If ever I decide to learn a new language, it will be French. There is such a smooth flow of words in speaking that language. Maybe I’d choose that language because in my travels I learned a few words like the first one flashed on the jet’s screen in the seat before me, Bienvenue, or welcome! Merci beau coup, is another one learned out of necessity to be polite, “thank you very much.” There are other phrases quickly learned when going to a French speaking country, such as bonjour, (hello). au revoir (good bye) and bonne nuit, (good night). Sil vous plait, another french word, means please. So, what do you think, am I already on my way? Speaking of on-my-way, I hope you’ll join be on this journey of shirlandyou. Hang on, we’re ready to go!
Some of you are thinking, it may be easy to get the basic phrases, but it is a difficult language to learn. I have been told the very same thing. But as a bit of encouragement, I’ve read that forty percent of English words come from French and there are lots of similarities in the two languages. We are familiar with many French words because they have become part of our language. Try these on for size: A la carte, A la mode, au gratin, Bon appetit, Bon voyage, Condon bleu, du jour, en route, the list is endless. French is the official language in twenty-nine countries, the third language in the European Union and the second most frequently taught language in the world after English.
Shirlandyou readers may wonder what got me on this subject? Actually, it is the French
word, boutonniere. My husband and I recently returned from the wedding of our grandson and as the men in the bridal party slipped a flower into their lapels one of them asked, “how did the word boutonniere come about anyway?” The lights went on in my brain as I wondered what I could do with this word as a subject for shirlandyou. I hope you find it to be interesting.
For a little history on the boutonniere, it originated in the 1700’s. To people then, wearing a boutonniere meant to ward off disease, evil spirits and bad smells. Just imagine a horsemen riding many miles to arrive in time for a formal party, now in progress. These were the days when showers were not common place, and a man would wear a flower in his lapel hoping its scent would cover unpleasant smells. A nice touch would be for a man to wear a boutonniere daily and this may well have been the case years ago. By the 1940’s, however, few men wore them, although in London, there were still several flower merchants, who sold ready-made boutonnieres rather successfully.
Personally, I like to see a red carnation or blue cornflower in a man’s lapel, but now
when boutonnieres are seen they are usually coordinated with a bride’s bouquet. Today some lapel button holes are sewn shut, so why not pin the flower on the outside? This is not a good idea because it will flop loosely. The ideal is to have a boutonniere vase behind the button hole, slid into the loop, sewn-in for that purpose. At one time, both of these existed. Today, boutonnieres come meticulously put together, wrapped, etc., but a simple flower with a stem will do just fine if you have a functional buttonhole and backside boutonniere loop on your lapel.

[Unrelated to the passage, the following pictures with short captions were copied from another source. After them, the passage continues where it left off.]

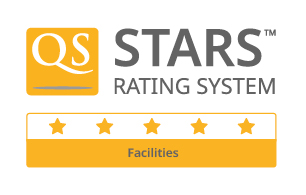 QS Stars Facilities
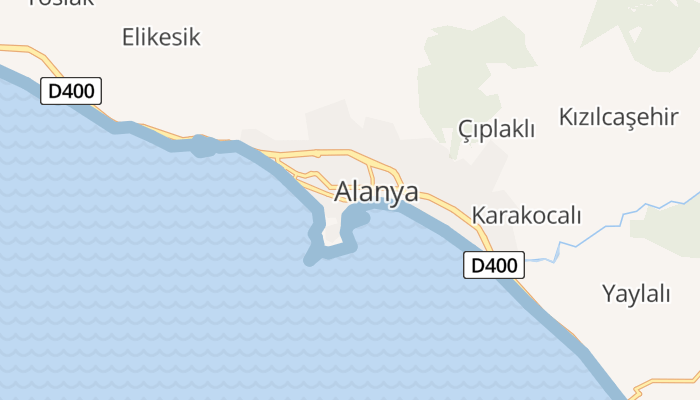 Alanya online kaart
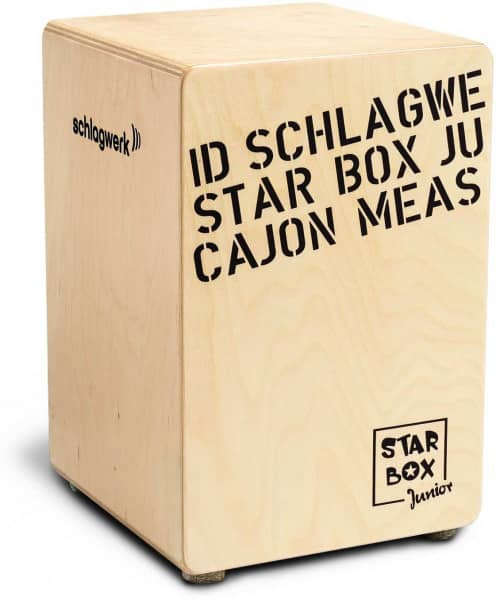 CP 400 SB Cajon Star Box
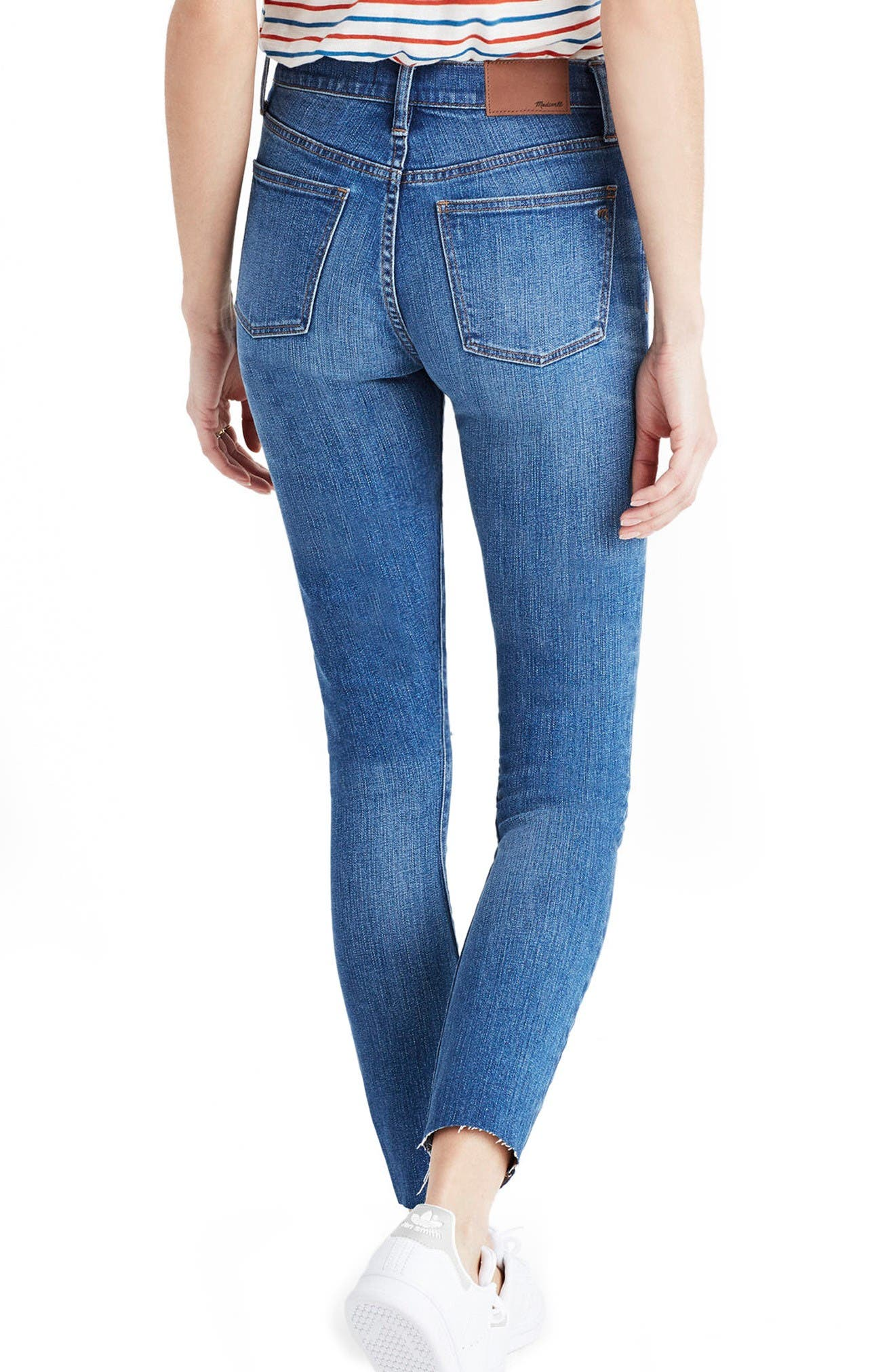 Alternate Image 2  - Madewell 9-Inch High-Rise Skinny Crop Jeans (Bruce Wash)
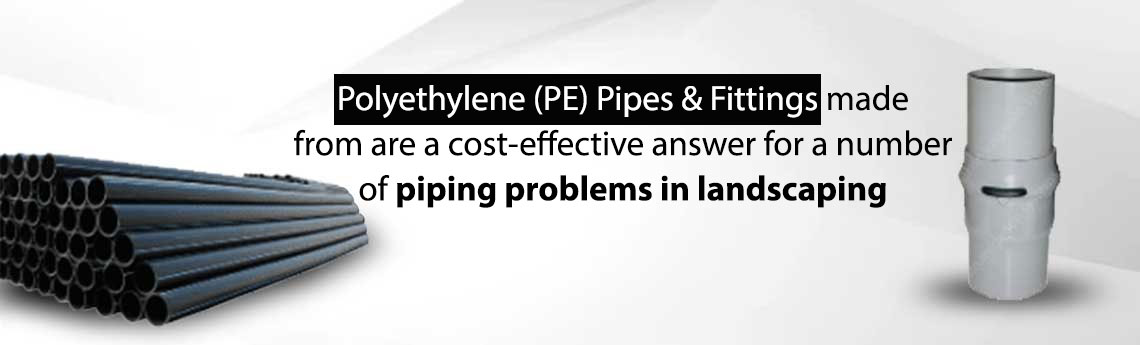 Pipes and Fittings For Landscaping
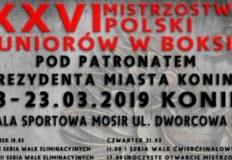 W Koninie startują Mistrzostwa Polski Juniorów w Boksie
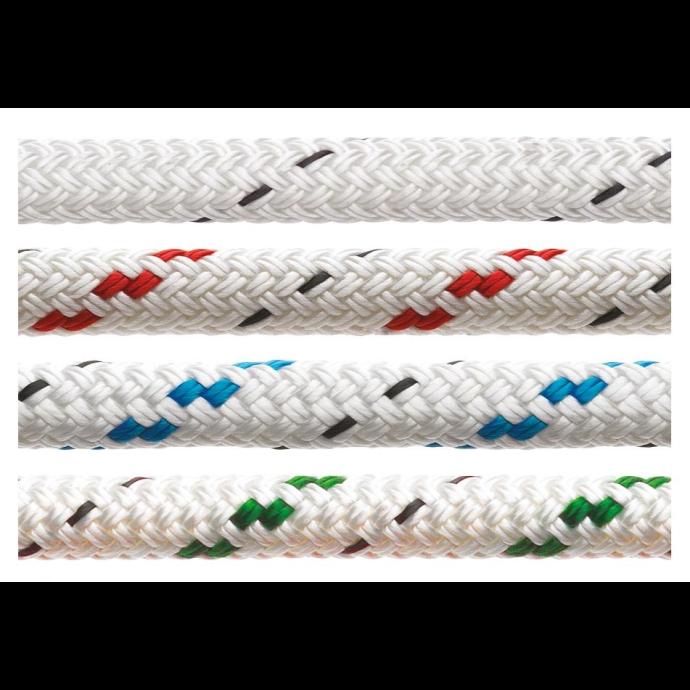 Marlow Double Braid Line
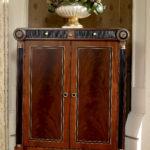 E10 shoes cabinet 40 x 17 x 47.25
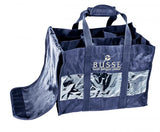 BUSSE Bag for bandages RIO  - Eqclusive  - 2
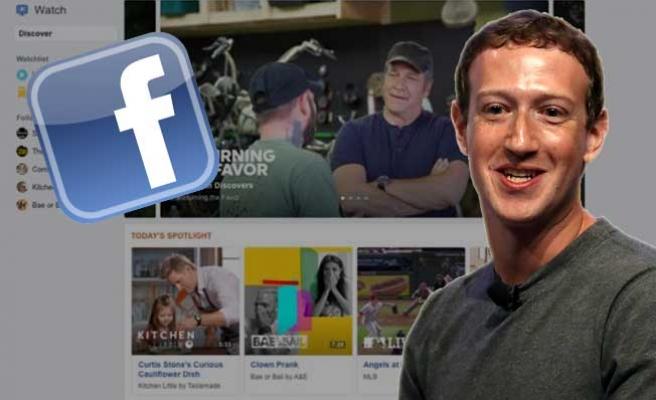 Facebook'un yeni uygulaması TV'leri bitirecek!
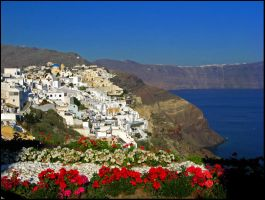Greece - Flower-framed Oia by AgiVega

So much for boutonnieres. For some reason, I do not think that there will be a resurgence of their use. The original ideas for them are no longer necessary. I for one am glad for that. If they became popular again, (first of all, suits would need to become
popular again) where would the favorite lapel pin, the American flag, go? I hope to hear from you with your ideas on the very French sounding boutonniere. May I remind you that to make a comment you click on this post’s headline, then scroll down through the write up and there will be a box in which you may type your comment. Au revoir!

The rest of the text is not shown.